The very next morning Mrs. Salisbury awakened with a dull headache. Hot sunlight was streaming into the bedroom, an odor of coffee, drifting upstairs, made her feel suddenly sick. Her first thought was that she could not have Sandy’s two friends to luncheon, and she could not keep a shopping and tea engagement with a friend of her own! She might creep through the day somehow, but no more.
She dressed slowly, fighting dizziness, and went slowly downstairs, sighing at the sight of disordered music and dust in the dining-room, the sticky chafing-dish and piled plates in the pantry. In the kitchen was a litter of milk bottles, saucepans, bread and crumbs and bread knife encroaching upon a basket of spilled berries, egg shells and melting bacon. The blue sides of the coffee-pot were stained where the liquid and grounds had bubbled over it. Marthe was making toast, the long fork jammed into a plate hole of the range. Mrs. Salisbury thought that she had never seen sunlight so mercilessly hot and bright before—
“Rotten coffee!” said Mr. Salisbury cheerfully, when his wife took her place at the table.
“And she never uses the poacher!” Alexandra added reproachfully. “And she says that the cream is sour because the man leaves it at half-past four, right there in the sunniest corner of the porch— can’t he have a box or something, Mother?”
“Gosh, I wouldn’t care what she did if she’d get a move on,” said Stanford frankly. “She’s probably asleep out there, with her head in the frying pan!”
Mrs. Salisbury went into the kitchen again. She had to pause in the pantry because the bright squares of the linoleum, and the brassy faucets, and the glare of the geraniums outside the window seemed to rush together for a second.
Marthe was on the porch, exchanging a few gay remarks with the garbage man before shutting the side door after him. The big stove was roaring hot, a thick odor of boiling clothes showed that Marthe was ready for her cousin Nancy, the laundress, who came once a week. A saucepan deeply gummed with cereal was soaking beside the hissing and smoking frying pan Mrs. Salisbury moved the frying pan, and the quick heat of the coal fire rushed up at her face—
“Why,” she whispered, opening anxious eyes after what seemed a long time, “who fainted?”

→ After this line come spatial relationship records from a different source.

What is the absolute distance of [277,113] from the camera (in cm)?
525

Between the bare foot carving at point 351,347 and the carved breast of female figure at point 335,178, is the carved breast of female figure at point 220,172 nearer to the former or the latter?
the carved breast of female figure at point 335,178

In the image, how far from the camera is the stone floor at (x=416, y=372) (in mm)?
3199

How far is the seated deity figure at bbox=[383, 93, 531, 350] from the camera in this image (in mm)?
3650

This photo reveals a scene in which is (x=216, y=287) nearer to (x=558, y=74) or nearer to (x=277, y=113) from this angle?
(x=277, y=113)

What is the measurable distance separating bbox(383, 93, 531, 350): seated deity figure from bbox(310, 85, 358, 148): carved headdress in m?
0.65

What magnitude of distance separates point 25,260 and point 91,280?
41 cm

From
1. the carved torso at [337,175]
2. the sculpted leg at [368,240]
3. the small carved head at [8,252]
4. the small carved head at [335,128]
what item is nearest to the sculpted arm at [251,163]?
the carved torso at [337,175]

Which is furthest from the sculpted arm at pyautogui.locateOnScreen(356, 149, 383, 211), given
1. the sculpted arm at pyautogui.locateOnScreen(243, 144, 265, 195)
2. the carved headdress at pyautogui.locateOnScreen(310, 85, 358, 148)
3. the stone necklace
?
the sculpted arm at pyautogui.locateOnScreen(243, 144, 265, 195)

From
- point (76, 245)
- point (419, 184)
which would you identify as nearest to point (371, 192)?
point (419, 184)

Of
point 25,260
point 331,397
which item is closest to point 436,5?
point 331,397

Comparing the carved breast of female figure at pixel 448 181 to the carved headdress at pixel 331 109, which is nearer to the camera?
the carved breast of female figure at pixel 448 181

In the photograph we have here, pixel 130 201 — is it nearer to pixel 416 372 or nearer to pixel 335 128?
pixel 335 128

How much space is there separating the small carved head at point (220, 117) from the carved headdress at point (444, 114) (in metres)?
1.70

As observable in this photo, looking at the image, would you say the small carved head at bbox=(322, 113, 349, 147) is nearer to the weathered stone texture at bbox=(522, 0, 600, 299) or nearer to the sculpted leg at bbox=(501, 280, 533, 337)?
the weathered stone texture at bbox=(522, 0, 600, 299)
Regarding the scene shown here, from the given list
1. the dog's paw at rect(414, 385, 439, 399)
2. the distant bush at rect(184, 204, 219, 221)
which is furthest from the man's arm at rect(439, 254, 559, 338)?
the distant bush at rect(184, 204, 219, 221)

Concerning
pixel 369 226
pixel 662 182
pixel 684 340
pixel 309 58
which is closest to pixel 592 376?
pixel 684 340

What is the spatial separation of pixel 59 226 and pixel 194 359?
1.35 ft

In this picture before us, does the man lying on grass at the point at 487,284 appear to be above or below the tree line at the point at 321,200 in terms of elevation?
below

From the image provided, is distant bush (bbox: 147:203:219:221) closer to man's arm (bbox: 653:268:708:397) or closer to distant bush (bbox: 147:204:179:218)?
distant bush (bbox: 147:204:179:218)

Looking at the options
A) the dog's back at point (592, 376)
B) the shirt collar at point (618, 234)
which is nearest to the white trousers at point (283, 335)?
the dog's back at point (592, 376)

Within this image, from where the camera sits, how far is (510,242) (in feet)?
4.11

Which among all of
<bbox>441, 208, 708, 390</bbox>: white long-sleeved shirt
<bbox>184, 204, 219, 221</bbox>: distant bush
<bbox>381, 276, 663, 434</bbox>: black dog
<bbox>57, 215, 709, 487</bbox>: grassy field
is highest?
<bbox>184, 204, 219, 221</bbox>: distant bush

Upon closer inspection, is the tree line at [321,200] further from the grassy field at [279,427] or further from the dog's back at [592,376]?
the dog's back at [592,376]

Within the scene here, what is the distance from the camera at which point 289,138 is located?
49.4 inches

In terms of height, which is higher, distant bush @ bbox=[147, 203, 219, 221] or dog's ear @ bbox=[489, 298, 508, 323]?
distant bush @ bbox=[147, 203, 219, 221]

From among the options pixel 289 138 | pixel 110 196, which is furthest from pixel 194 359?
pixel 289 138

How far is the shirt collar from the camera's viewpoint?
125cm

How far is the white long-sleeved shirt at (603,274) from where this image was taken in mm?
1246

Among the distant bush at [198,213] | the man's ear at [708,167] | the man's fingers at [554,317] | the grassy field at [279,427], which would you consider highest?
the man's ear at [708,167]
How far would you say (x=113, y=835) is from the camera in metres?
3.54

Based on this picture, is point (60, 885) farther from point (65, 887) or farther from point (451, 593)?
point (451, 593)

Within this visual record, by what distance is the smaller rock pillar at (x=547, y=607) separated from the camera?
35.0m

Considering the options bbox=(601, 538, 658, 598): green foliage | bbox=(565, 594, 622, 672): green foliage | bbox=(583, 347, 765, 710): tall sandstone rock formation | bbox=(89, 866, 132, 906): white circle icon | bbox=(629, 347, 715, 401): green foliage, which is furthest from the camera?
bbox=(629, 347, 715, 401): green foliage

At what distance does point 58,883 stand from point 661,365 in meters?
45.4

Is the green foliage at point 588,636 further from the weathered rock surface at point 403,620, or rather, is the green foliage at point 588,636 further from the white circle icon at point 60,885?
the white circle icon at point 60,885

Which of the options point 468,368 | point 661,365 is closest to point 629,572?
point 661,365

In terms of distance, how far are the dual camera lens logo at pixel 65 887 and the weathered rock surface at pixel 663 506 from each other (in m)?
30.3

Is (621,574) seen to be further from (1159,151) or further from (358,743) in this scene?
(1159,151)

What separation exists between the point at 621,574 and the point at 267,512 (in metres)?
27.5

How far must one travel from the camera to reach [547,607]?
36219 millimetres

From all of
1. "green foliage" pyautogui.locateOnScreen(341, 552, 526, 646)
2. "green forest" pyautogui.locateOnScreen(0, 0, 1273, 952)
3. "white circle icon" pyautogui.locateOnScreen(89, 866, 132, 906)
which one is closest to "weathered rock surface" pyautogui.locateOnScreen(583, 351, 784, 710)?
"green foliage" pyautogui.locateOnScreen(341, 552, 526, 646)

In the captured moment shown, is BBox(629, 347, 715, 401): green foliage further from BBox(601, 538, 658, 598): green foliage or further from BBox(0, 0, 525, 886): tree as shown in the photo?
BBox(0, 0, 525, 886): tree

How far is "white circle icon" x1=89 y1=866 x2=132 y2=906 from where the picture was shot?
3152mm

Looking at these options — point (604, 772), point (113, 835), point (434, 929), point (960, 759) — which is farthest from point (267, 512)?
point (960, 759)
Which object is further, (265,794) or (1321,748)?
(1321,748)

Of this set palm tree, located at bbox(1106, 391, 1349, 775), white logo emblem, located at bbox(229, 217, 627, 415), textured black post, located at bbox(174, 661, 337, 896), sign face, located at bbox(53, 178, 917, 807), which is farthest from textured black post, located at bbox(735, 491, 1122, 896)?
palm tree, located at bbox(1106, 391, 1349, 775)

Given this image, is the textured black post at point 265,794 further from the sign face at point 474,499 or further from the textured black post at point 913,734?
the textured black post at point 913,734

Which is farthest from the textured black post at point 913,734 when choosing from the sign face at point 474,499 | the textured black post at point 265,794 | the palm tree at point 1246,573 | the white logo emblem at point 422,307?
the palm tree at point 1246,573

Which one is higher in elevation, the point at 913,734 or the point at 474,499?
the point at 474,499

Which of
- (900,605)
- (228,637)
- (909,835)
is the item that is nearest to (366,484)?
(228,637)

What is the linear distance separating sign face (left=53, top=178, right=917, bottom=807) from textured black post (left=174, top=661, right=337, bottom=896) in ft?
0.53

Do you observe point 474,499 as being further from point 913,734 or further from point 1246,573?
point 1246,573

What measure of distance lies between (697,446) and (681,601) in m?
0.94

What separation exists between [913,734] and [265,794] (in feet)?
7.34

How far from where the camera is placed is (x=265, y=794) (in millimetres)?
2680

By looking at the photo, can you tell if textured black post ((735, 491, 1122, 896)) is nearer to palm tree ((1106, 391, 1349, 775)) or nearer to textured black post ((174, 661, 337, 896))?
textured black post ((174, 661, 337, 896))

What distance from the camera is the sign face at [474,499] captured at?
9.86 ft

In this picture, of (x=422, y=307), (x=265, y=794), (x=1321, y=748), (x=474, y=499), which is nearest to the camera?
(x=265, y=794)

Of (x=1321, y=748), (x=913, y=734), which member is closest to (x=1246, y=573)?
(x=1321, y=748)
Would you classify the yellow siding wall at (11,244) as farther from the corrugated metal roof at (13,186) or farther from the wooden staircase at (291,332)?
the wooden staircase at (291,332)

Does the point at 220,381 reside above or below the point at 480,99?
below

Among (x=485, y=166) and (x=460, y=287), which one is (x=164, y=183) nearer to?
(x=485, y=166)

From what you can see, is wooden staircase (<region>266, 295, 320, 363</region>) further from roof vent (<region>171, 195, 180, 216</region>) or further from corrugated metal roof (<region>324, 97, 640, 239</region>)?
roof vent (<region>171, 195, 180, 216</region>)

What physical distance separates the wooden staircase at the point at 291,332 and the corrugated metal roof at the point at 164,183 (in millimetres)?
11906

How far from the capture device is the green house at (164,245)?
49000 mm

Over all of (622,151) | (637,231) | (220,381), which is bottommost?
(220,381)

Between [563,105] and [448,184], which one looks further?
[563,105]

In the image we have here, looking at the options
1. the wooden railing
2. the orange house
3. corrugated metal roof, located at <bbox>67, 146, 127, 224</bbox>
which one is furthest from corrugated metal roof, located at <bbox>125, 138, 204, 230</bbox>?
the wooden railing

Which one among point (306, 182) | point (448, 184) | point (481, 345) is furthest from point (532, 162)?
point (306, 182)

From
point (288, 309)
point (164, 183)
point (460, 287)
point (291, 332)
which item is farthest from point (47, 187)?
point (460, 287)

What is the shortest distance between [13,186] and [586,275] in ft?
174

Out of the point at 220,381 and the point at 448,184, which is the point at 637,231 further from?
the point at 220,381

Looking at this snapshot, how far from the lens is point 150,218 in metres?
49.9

A wheeling and rocking mass of light and shadow resolved itself into the dining-room walls, settled and was still. She felt the soft substance of a sofa pillow under her head, the hard lump that was her husband’s arm supporting her shoulders.
“That’s it—now she’s all right!” said Kane Salisbury, his kind, concerned face just above her own. Mrs. Salisbury shifted heavy, languid eyes, and found Sandy.
“Darling, you fell!” the daughter whispered. White-lipped, pitiful, with tears still on her round cheeks, Sandy was fanning her mother with a folded newspaper.